Opdracht
Pas de items aan vanaf de regel met "Is the rock" tot en met het einde van de items: vervang "viewpoint" door "position" en geef die regels verder ongewijzigd terug.

Aangeleverde items
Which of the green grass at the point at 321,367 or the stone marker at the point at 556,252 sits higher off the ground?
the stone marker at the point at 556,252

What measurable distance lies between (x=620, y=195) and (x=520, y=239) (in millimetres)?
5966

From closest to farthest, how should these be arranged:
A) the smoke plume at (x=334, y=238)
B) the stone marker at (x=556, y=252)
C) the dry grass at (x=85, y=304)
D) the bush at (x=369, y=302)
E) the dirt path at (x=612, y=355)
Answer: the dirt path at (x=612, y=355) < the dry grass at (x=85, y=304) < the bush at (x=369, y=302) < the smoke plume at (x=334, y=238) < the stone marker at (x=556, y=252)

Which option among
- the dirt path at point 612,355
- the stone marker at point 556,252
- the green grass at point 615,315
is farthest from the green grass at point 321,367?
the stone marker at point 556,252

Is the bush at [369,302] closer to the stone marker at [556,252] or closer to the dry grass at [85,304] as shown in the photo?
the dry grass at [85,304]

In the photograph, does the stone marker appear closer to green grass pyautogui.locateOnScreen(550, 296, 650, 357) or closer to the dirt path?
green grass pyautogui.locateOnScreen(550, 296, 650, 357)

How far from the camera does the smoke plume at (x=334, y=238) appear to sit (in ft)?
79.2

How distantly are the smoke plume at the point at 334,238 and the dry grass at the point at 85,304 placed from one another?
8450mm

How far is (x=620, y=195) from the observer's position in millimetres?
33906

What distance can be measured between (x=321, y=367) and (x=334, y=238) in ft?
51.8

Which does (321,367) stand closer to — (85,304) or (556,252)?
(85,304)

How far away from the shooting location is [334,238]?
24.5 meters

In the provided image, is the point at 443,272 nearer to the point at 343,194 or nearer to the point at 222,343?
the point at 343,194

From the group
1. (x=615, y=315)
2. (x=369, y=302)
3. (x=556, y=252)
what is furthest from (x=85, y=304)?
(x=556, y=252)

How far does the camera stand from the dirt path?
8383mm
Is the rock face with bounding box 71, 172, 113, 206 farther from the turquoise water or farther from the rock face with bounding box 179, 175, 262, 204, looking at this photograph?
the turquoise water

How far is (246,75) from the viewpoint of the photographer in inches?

Resultaat
Is the rock face with bounding box 71, 172, 113, 206 farther from the turquoise water or farther from the rock face with bounding box 179, 175, 262, 204, looking at this photograph?
the turquoise water

How far is (246,75) from the position of the photographer in inches?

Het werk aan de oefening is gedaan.